Santander is aiming to be the 'go-to' bank for business in Northern Ireland, according to the group's new UK chief executive.
Ana Patricia Botin, previously chief executive at Spanish lender Benesto, took over from Antonio Horta-Osorio in November 2010.
She told the Belfast Telegraph that the Santander team in Northern Ireland had "consistently been the number one performer in Santander UK over the past five years" in terms of sales and customer service.
Ms Botin said the quality of its staff in Northern Ireland meant the group were well placed to pursue their strategy to grow the business, SME and corporate sides of its operation in the province.
Santander entered the UK in 2004 with the acquisition of Abbey National. Between 2008 and 2009, with the economic crisis in full swing, the group took over Alliance and Leicester and Bradford and Bingley.
Named as one of Forbes' Magazine's 100 Most Powerful Women in 2009, the Harvard graduate has enjoyed a long and successful career, working in Benesto and American financial services firm JP Morgan, before joining Santander in 1988.

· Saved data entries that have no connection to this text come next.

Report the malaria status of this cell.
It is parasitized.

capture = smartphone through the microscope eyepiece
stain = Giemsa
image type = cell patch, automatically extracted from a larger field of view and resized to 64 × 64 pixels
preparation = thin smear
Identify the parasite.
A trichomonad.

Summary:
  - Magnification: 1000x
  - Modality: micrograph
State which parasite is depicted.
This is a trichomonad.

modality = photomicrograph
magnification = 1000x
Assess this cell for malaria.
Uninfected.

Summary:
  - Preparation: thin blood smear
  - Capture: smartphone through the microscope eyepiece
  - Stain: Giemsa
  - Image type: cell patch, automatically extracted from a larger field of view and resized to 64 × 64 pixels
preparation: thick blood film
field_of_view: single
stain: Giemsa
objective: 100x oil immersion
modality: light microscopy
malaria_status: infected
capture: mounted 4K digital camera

But Ana believes it is her personal experience in the world of business which is proving most useful in Santander UK's attempts to reach out to small firms.
"I left banking for three years and helped run a small business - it was an incredible insight. Often you find that bankers have always been bankers.
"Entrepreneurs have been fighting all their life to build a business; they are tough people who have been through hard times.
"Unless you actually do it, you don't know what it's like - how important the bank is to a business. We are investing a lot of time with our relationship managers so they learn how to understand business and the customer."
The bank does have a significant presence in Northern Ireland, with almost 500,000 customers and around 40 branches. Belfast's Mays Meadow site houses the group's corporate business centre, where five relationship directors and relationship managers look after corporate customers with annual turnovers of over £1m.
The group, which runs school-leaver and graduate recruitment programmes, partnered with Queen's University in 2008 as part of its Santander Universities project, offering scholarships and grants to students, as well as funding and sponsorship for awards and exchange programmes.
Margaret Chambers, head of regional banking in Belfast, said she had seen the programmes in action.
"We've had at least 10 graduates coming on board since October and the school leavers programme offers A Level graduates opportunities in branches but also in Mays Meadow.
"We're bringing graduates in to personal banking advisor roles and seeing them progress to become branch managers and wealth management specialists. They're supported through their exams by Santander too.
"There's a solid career structure within the bank. At a time when there aren't many jobs, it's great to see students in Northern Ireland being given the opportunity to develop careers on home soil."